Welcome to HM! That's a nice looking lathe. Most guys don't seem to like the chuck guard but some do. It has more to do with preventing the lathe from running if you forget your chuck key in the chuck. It also reduces the vertical stripe of oil you get on your shirt and face when you first run a freshly oiled chuck. I don't really care for them but mine is still in place; it doesn't really get in my way ... much.


----------



## kvt

Like mikey said,  they will prevent the oil sling on the shirt from fresh oiled chuck.   I got those, as my old lathe did not have sucha thing.    Have never used one but my though is how do you keep it clean so you can see through it.   Scratch city.   Welcome to the site and have fun.


----------



## Chipper5783

I don't try to see through mine.  I might clean it once a year.  The way I have the guard adjusted, I can see just fine.  Like I said in my earlier post, I don't use it all the time - it just flips up out of the way.  I don't think of this as a safety item, the purpose is to reduce the spray off (shirt, wall, ceiling).


----------



## mikey

It's good to know that I'm not the only one with an oil-striped T-shirt!


----------



## kvt

Yea,   I have two lathes back to back,   The front side of the back splash on one is acrylic and wipes down.   The problem is the back side which the other lathe sits is not,   It has a nice strip of oil from the chuck.   Of course I got it from both.   I even though I was standing to the side when I started it up after oiling,  but still got it.   I also figured out a put to much and lowered the amount I put in.  

One lathe I saw with it would not start or run with the shield up,   Thus I did not like it.


----------



## richl

Chuck guards are strictly optional, I prefer them, though not the factory model. If you find you prefer something between you and the spinning metal in front of you ... well you might consider something like this
http://www.hobby-machinist.com/threads/flexbar-lathe-chuck-shield.61384/

Nice looking lathe, hope you get the little niggles all sorted out.

Rich


----------



## markba633csi

Chuck guards are good for cutting certain metals like brass which emit a spray of pernicious little chips; I had a brass chip bounce off my eyeball once
and wished I had had a guard.
Mark S.


----------



## Ulma Doctor

mikey said:


> It's good to know that I'm not the only one with an oil-striped T-shirt!

## Tasks
(1) In the chuck guard thread, which metal does one poster say throws off a spray of small chips that a guard helps with?
(2) Print the chuck guard thread from "## markba633csi" to "had a guard.".

(Rows from a dataset)
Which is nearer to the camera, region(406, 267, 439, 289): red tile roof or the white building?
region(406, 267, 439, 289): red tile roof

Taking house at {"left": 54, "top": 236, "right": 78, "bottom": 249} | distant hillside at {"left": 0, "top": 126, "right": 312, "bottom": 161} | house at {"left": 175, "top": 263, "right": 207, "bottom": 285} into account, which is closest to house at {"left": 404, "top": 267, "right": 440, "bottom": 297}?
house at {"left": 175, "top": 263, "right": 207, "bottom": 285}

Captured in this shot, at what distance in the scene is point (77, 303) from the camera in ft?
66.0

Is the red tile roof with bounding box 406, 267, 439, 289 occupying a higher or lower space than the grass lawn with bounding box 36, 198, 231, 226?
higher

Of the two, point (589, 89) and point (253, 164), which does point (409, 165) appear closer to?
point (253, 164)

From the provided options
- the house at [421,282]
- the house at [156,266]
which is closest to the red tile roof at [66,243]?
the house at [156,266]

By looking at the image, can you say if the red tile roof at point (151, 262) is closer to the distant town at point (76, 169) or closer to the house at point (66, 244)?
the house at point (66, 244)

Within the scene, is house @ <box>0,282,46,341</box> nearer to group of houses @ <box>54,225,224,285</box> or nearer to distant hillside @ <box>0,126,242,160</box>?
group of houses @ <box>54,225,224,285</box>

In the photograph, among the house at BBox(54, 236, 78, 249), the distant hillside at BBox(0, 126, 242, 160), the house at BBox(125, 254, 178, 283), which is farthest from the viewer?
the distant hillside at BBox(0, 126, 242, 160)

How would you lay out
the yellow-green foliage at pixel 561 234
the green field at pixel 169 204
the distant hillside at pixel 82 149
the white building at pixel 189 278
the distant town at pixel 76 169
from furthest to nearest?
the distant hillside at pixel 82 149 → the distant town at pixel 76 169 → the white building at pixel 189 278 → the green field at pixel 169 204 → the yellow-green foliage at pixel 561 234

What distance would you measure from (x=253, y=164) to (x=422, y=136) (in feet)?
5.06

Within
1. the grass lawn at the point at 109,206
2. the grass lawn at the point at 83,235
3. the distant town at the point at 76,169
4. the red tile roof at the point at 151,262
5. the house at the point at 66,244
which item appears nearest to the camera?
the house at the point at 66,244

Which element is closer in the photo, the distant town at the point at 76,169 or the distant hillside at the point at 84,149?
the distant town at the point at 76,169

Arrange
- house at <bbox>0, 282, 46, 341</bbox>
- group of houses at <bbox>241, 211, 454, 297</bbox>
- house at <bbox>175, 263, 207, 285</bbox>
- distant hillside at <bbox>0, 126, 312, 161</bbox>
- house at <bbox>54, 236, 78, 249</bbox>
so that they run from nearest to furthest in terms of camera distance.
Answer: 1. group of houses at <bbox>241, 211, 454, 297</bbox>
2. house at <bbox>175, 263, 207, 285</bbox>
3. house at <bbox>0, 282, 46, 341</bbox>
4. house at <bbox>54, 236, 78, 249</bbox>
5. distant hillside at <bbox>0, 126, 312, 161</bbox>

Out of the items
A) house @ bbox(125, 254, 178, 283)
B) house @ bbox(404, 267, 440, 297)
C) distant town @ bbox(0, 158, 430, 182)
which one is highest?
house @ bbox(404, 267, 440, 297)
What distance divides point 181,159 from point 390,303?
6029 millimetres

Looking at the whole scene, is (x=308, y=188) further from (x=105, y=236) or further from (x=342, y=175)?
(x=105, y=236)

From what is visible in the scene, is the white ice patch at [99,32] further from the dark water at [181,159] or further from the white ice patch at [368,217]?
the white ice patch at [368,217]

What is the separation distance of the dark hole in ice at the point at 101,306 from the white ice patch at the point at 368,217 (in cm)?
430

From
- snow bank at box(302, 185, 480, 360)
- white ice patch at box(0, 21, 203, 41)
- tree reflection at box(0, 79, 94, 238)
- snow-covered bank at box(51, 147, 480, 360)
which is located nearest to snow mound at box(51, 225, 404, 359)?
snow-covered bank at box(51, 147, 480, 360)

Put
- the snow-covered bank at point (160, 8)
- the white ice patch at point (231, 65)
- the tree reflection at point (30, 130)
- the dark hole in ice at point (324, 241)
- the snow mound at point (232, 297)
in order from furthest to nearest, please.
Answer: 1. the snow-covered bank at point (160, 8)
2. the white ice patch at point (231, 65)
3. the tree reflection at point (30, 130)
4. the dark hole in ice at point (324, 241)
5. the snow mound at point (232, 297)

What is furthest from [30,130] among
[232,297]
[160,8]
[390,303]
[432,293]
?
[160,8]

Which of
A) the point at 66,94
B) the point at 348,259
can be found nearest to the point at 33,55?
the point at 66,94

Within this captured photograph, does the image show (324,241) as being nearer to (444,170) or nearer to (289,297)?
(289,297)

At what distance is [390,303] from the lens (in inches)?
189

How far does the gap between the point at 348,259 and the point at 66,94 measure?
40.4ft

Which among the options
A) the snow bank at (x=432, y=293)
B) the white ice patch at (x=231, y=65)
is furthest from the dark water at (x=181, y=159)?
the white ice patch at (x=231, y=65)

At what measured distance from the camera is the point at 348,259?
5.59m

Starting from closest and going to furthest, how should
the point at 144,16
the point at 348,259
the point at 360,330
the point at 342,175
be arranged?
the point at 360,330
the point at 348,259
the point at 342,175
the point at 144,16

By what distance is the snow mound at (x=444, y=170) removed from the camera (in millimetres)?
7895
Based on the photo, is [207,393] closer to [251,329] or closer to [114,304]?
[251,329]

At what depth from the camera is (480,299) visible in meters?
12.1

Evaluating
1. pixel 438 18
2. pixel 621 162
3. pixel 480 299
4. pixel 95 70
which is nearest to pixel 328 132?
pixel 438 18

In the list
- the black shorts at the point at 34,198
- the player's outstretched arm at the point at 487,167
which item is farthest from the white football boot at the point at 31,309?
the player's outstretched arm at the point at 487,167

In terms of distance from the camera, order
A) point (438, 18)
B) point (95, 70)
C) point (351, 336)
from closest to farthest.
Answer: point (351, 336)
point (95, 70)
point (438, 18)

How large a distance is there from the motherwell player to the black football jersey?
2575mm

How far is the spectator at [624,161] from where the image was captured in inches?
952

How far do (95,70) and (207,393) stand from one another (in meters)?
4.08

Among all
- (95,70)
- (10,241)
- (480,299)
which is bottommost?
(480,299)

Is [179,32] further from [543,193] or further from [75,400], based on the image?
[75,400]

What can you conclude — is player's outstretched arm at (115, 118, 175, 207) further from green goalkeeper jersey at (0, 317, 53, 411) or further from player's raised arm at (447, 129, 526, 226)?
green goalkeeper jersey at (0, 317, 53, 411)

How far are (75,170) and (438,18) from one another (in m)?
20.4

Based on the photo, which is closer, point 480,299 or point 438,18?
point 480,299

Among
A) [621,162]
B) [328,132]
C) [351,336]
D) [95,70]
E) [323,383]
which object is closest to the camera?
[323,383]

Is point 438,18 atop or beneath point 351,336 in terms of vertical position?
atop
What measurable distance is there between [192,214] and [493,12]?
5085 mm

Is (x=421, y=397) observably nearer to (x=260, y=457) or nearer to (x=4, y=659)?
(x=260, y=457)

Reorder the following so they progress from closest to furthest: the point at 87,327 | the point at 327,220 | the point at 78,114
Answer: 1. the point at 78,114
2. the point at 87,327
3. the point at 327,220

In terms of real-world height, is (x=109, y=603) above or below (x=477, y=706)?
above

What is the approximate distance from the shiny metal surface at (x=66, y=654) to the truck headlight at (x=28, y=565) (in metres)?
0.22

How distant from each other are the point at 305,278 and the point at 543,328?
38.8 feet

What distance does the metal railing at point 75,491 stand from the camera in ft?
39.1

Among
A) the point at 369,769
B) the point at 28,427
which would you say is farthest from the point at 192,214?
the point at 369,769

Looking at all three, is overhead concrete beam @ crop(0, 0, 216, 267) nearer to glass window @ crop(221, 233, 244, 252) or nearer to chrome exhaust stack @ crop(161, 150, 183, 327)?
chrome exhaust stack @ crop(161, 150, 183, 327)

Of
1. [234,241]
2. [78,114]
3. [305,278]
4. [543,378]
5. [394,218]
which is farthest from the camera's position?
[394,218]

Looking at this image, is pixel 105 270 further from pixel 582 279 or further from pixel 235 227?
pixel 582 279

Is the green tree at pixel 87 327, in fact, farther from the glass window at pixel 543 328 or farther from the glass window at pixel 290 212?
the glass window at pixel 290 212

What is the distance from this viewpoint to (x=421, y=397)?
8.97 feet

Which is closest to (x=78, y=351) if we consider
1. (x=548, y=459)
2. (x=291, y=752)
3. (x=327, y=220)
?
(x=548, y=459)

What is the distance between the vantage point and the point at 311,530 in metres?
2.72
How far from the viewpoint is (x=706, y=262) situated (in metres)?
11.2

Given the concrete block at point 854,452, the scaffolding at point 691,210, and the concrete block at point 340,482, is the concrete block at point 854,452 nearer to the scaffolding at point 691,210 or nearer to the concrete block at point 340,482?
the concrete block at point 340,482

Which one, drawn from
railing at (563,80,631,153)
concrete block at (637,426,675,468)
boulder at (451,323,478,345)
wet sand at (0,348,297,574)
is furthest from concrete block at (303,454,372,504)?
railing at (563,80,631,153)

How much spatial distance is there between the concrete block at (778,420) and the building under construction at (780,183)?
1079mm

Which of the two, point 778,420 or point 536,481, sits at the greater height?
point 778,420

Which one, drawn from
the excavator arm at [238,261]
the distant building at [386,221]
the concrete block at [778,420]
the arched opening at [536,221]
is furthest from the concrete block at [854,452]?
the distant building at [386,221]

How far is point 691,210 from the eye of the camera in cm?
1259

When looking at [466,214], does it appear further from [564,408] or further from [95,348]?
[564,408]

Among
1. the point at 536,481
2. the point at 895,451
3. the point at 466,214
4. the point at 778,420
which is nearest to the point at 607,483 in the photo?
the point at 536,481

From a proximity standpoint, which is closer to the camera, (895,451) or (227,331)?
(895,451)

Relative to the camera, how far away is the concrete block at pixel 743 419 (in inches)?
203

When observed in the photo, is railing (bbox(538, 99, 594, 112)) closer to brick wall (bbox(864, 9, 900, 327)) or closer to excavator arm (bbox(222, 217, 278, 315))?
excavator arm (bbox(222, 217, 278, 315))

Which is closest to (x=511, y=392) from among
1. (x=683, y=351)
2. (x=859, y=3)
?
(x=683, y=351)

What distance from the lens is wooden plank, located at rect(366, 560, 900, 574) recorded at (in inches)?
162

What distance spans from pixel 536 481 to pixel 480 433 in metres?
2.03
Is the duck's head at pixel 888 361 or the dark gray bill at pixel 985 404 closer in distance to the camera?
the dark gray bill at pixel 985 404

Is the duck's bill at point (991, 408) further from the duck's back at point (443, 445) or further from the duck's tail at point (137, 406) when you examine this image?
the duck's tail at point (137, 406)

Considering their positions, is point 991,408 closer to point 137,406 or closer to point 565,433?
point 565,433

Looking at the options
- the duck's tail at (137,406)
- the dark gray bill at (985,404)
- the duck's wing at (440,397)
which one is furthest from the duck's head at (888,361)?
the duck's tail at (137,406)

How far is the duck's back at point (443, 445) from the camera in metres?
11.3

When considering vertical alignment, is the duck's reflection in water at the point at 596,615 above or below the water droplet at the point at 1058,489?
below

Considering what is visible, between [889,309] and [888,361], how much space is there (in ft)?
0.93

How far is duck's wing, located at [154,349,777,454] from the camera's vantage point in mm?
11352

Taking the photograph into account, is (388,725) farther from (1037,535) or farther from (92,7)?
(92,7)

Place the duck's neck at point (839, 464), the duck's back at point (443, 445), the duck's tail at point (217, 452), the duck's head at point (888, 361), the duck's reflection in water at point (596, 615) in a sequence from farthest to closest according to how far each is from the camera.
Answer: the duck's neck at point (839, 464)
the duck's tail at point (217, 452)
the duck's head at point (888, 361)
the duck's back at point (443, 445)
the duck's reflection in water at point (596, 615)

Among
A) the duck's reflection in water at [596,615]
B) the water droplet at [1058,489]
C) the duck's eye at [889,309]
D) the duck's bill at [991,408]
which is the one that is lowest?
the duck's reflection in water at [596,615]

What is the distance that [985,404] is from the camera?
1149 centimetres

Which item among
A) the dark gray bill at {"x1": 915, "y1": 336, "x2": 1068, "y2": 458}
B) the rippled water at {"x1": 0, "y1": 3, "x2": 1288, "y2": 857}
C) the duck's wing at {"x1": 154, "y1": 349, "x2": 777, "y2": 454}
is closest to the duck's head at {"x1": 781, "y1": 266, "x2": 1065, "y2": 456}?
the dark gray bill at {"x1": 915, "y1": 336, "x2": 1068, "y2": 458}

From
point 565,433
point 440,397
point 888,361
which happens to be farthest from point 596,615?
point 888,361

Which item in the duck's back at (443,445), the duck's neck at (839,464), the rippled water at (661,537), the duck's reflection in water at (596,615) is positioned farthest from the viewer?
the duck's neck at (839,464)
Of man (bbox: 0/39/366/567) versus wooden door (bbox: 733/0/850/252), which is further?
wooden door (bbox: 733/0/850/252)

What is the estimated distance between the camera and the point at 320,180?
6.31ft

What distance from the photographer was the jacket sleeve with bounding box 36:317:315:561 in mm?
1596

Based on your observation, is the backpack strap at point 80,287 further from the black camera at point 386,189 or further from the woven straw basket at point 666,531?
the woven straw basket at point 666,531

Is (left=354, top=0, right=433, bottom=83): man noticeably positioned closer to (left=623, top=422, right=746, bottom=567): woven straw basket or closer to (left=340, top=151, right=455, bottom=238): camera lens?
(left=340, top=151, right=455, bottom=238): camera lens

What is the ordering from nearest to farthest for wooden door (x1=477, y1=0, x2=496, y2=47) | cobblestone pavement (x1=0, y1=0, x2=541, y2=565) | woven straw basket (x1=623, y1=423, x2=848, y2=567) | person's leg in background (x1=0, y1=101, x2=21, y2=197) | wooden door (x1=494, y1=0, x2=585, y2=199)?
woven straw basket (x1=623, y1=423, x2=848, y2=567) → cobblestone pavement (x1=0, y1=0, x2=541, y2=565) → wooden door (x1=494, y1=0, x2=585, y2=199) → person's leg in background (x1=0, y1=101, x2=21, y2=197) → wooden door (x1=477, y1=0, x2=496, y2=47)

## Replies
(1) Brass.

(2)
## markba633csi

Chuck guards are good for cutting certain metals like brass which emit a spray of pernicious little chips; I had a brass chip bounce off my eyeball once
and wished I had had a guard.